South-central Fresno residents seek a pause on industrial development near their homes
As south-central Fresno residents, who live just south of city limits, we could once walk our kids to school on quiet roads and see the stars twinkling in the night sky above our homes.
We, and hundreds of other residents, have built our lives, raised our families and made our home here for generations.
Over the past few years, the city of Fresno has permitted an explosion of industrial development in our neighborhoods, seriously undermining our quality of life and health. Massive warehouse distribution facilities have sprung up by our homes, neighborhood elementary schools and places of worship. The city’s General Plan envisions the clustering of polluting facilities in the area, and even the elimination of some south Fresno neighborhoods. It designates land up to our doorsteps and including entire neighborhoods, like Daleville and East Central Avenue, among others, for conversion to industrial uses.
Thousands of diesel trucks going to and from recently approved warehouses now travel each day on the same roads where we live and walk, and truck docks face the elementary school playground. The California Air Resources Board has found that exposure to diesel emissions can contribute to cancer, heart disease, respiratory illness and premature death, and put children and the elderly at the most significant risk. Warehouse and industrial facilities and the truck traffic they bring also impact us inside our homes, exposing us to dust, sound, vibration, and light 24 hours a day, blotting out the night sky’s stars we used to watch and keeping us up at night.
The city’s placement of numerous warehouses in south Fresno continues a longstanding pattern: the city and county have dumped unwanted land uses, like landfills, biomass, and glass recycling facilities in our neighborhoods for decades. As a result, the census tract where we live ranks among the most pollution-burdened in the state, according to the California Environmental Protection Agency. The extraordinarily high levels of hazardous air pollution in our community led the state to select south central Fresno to develop a Community Emissions Reduction Plan.
Residents have advocated for solutions grounded in our right to a healthy environment and the chance to enjoy our homes. As a result of our advocacy, in 2019, the City Council committed to developing a South Central Specific Plan with community input.
Dozens of us have participated in the South Central Specific Plan’s development and objected to the continued siting of unhealthy land uses in our neighborhoods. We have called on the city to adopt buffer zones to ensure there is distance between new industrial land uses and homes, schools, and other sensitive uses; to re-route truck traffic away from homes; to adopt robust measures to reduce facilities’ environmental impacts; and to ensure neighborhoods benefit from business through local hire and community investment policies.

Data to examine
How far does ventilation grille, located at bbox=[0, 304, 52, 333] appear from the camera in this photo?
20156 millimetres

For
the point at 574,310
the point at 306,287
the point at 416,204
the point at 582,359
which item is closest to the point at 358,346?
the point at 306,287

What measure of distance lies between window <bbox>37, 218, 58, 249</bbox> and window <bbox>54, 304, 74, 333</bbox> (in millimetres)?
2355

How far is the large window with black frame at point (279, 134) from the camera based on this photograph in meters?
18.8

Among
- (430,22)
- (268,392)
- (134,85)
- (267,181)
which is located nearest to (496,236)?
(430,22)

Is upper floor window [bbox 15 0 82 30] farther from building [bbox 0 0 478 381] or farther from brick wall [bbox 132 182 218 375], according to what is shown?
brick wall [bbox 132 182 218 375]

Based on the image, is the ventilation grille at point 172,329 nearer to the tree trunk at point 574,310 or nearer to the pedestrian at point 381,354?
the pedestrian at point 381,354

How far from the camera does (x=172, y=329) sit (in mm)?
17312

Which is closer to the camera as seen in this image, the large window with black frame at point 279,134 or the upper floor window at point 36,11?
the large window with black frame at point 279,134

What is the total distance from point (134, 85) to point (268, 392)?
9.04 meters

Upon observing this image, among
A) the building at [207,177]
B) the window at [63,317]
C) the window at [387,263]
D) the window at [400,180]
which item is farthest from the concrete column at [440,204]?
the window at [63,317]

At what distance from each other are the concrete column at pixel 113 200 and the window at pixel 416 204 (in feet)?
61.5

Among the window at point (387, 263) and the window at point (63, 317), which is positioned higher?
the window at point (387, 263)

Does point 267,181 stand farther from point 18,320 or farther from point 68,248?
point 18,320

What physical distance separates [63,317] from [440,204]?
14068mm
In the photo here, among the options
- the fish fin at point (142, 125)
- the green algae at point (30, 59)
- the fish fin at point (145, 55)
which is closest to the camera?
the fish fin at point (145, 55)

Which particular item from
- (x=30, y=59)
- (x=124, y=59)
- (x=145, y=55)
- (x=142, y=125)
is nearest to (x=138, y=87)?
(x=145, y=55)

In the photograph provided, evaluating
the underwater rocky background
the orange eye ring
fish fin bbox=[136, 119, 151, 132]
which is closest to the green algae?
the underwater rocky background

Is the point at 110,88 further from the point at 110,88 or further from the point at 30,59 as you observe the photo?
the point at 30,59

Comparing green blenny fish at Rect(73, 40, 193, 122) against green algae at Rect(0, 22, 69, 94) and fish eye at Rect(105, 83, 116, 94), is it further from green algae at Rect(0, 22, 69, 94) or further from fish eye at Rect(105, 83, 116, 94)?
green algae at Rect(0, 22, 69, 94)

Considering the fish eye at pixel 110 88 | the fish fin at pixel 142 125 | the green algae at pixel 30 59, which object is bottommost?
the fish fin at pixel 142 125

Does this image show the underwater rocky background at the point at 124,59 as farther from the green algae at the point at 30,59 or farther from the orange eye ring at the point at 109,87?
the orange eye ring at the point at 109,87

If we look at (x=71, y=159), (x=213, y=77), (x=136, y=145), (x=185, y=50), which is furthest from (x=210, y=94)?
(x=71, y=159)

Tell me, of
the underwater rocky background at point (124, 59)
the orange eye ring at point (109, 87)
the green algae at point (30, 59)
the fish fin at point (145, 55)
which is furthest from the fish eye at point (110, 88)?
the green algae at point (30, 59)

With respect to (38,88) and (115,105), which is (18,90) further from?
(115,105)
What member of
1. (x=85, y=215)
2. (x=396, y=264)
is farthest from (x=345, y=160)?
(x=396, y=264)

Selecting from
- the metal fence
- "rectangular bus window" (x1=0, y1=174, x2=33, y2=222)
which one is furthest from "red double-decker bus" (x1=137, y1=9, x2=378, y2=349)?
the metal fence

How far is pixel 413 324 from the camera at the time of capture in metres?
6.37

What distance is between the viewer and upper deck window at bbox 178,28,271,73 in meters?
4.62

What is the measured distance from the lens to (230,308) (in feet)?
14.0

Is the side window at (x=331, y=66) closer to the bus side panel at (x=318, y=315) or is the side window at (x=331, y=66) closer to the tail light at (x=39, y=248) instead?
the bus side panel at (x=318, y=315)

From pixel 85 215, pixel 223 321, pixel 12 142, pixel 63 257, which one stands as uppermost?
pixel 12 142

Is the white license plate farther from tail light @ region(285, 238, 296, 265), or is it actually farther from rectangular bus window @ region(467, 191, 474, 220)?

Exercise set
1: Answer these questions from the south-central Fresno text:
(a) Which neighborhoods are named as examples of areas the General Plan designates for conversion to industrial uses?
(b) Which agency ranks the residents' census tract among the most pollution-burdened in the state?
(c) In what year did the City Council commit to developing a South Central Specific Plan?
2: Reproduce the passage of the south-central Fresno text from "Dozens of us" to "community investment policies." word for word.
Answer using only the south-central Fresno text.

Answers provided
1:
(a) Daleville and East Central Avenue
(b) The California Environmental Protection Agency
(c) 2019

2:
Dozens of us have participated in the South Central Specific Plan’s development and objected to the continued siting of unhealthy land uses in our neighborhoods. We have called on the city to adopt buffer zones to ensure there is distance between new industrial land uses and homes, schools, and other sensitive uses; to re-route truck traffic away from homes; to adopt robust measures to reduce facilities’ environmental impacts; and to ensure neighborhoods benefit from business through local hire and community investment policies.